(WHAT IS BEING ASKED):
In the reel comparison thread, which Slosh size does Mark G say the 525 is more comparable to?

::: PASSAGE GIVEN

# Slosh 30 compared to 525



## catman32 (Apr 20, 2005)

--------------------------------------------------------------------------------

How do they compare to each other. Ok before it starts i know opinions will come into play. i have been looking at them. But what is the real diff from people thatb have used them i have not.But im getting one.
__________________


----------



## Mark G (Nov 15, 2004)

*comparison*

The 525 is probably more comparable to the slosh 20 than the 30. THe 30 has more line capacity than the 525, which makes it slightly larger in size. I have three 525s and one of the newer version Daiwa shv 30s. The daiwa 30 size can be a factor if you have small hands. For myself the 525 is a good fit in my hands. The 30 is slightly larger, though manageable, is a little more difficult, not so much during the cast but when trying to wind in line. The rod you put it on will also affect your comfort with this reel. A rod with a thicker butt section will make it more difficult to wrap the hand around both reel and rod. I don't have much difficulty with the 30 on thinner rods, with thicker rods it can be an issue.

::::::
::: AVAILABLE DATA

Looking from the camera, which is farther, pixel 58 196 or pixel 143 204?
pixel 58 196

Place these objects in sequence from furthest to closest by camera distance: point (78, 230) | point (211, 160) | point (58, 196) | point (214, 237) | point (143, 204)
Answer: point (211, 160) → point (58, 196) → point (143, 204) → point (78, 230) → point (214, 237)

::::::

(SOLUTION TO THE EXERCISE):
The Slosh 20.